# Planted tank questions!



## lkfishy (May 13, 2012)

I currently have a 35 gallon tank with regular gravel from the pet store at the bottom. I have some fake decor and one piece of driftwood along with some live plants, some that are doing good and some I have never seen grow. After doing some research I found that my substrate is wrong for plants, I need c02, ferts, and a better light. So I got flourish excel and a t-8 bulb but have yet to try ferts. Research also showed me some beautiful pics of planted tanks.I decided that rather than trying to make my plants grow as they are, I should just ditch the gravel and fake stuff and go for a more natural look altogether. So my question is, what is the best way to convert a tank like mine into a plush planted tank? What substrate is best ( I like the look of sand), what plants are best for beginner aqua gardeners? What things will I need for daily/weekly maintenance? Thanks


----------



## Big Dog (May 17, 2010)

I only use Eco-Complete for all my planted and none planted aquariums. You don't need Co2 to have a real nice planted aquarium. For the types of plants you may want to look into are Java Fern, Cryptocoryne wentii, Cabomba, Water sprite to just name a few. Make sure your light blubs are at least 6000K I hope this helps you out.


----------



## dalfed (Apr 8, 2012)

Forget the CO2, new light, different substrate, start off with easy low light plants. Get them to grow, then advance up the tech ladder IMHO.
All three of my tanks look decent with bare bones, may get the itch to upgrade one soon though lol.


----------



## majerah1 (Oct 29, 2010)

There are many easy to grow low light low tech plants.Light drives the needs of plants for nutrients,so if you stick to a lower light setting you can grow alot.Its all in how much you want to put into it to be honest.


----------



## lkfishy (May 13, 2012)

I was thinking about getting a Coralife Aqualight Dual Linear Strip T5, they aren't too expensive and I like how they look. Is that a good light for a planted tank? Do I need ferts or co2 if I get eco-complete and a better light? Or should I just get new substrate and new light to start off. I would like the tank to be plush and full someday.


----------



## majerah1 (Oct 29, 2010)

You can get the light and the eco complete and plant some crypts and swords and a few stem plants.I have some power compact lights over sand with all types of plants,and dont dose ferts or co2 in that tank.Definatly try it,but be sure to be prepared in case you do need to up to at least ferts.


----------



## BBradbury (Apr 22, 2011)

lkfishy said:


> I currently have a 35 gallon tank with regular gravel from the pet store at the bottom. I have some fake decor and one piece of driftwood along with some live plants, some that are doing good and some I have never seen grow. After doing some research I found that my substrate is wrong for plants, I need c02, ferts, and a better light. So I got flourish excel and a t-8 bulb but have yet to try ferts. Research also showed me some beautiful pics of planted tanks.I decided that rather than trying to make my plants grow as they are, I should just ditch the gravel and fake stuff and go for a more natural look altogether. So my question is, what is the best way to convert a tank like mine into a plush planted tank? What substrate is best ( I like the look of sand), what plants are best for beginner aqua gardeners? What things will I need for daily/weekly maintenance? Thanks


Hello lk...

Don't make planted tank setup and maintenance too difficult and get ready for a lot of different answers. Here's mine: CO2 isn't needed. It's just something else to remember to maintain. If you avoid the more labor intensive plants, standard, pea sized gravel is fine, but you can ditch the fake plants, they're just another algae collector. A couple of T5 or T8 bulbs will grow just about anything. 

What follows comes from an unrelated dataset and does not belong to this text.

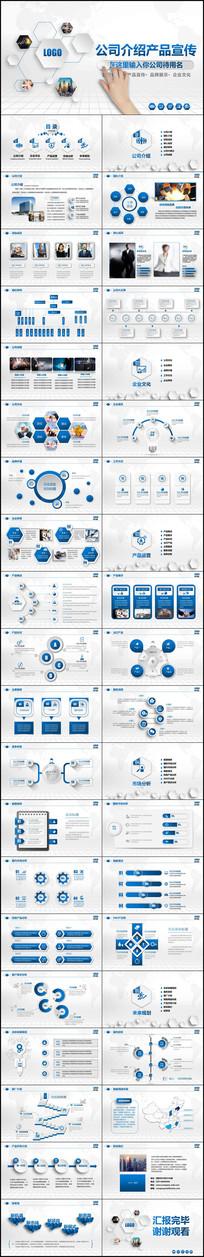 公司简介企业宣传产品介绍PPT模板下载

Sand is hard to keep clean and can create water chemistry problems, plants like other substrates better and it's not for us regular tank keepers. Corydoras like sand, but not everyone keeps those fish.

Attached are pics of a couple of basic, low maintainence tanks. PM me if you want to talk shop and we'll grow some plants.

B


----------



## jrman83 (Jul 9, 2010)

You would need all you listed if you had high light - not an opinion, a fact. Unless you were ready to deal with the amount of algae you would have, if not. 

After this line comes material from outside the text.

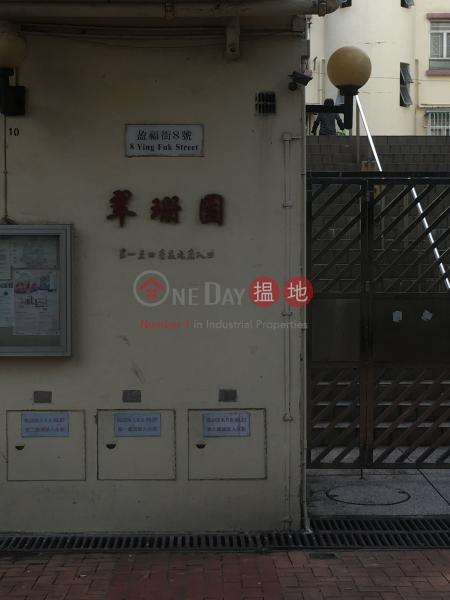翠珊園3座 (Treasure Court Block 3) 洪水橋 搵地(OneDay)(3)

Since you just have low light, not much is needed except maybe some type of substrate that is good for roots to move through. Pots are a tad too basic, IMO, and not the best looking option.

However, some of the items you listed will make your plants grow better than any other method out there - also not an opinion. CO2, can setup a DIY system, will have your plants healthier and growing faster than ANY other system without. So don't dismiss it as an option down the road when you are ready to get more out of what you have.


----------



## lkfishy (May 13, 2012)

Ok, Thanks. So i'll get the new light and eco-complete and I think I will just start off with the live plants I already have. 1 java moss, 1 java fern, 1 sword, a little leafy mystery plant and a moss ball. None of them have ever grown except for the moss...But I hope to change that! I'll post pics once I get it switched out and planted  But it might be a little bit because I gotta get paid...


----------



## lkfishy (May 13, 2012)

jrman83 said:


> However, some of the items you listed will make your plants grow better than any other method out there - also not an opinion. CO2, can setup a DIY system, will have your plants healthier and growing faster than ANY other system without. So don't dismiss it as an option down the road when you are ready to get more out of what you have.


I am definitely aspiring to a full, plush planted tank someday. Something like this:







I know it's going to take time and maintenance but it's just so beautiful! But I am going to start by changing my substrate and getting a dual bulb light. Hopefully I can get growth out of my current plants with just that, and I can slowly upgrade myself to co2 and ferts. Or add them sooner if I am still not seeing any growth. I am an outdoor/indoor gardener so I understand that a plants needs increase with more light. Hopefully I can find the right balance of things so I can have an aqua garden by the end of the year!


----------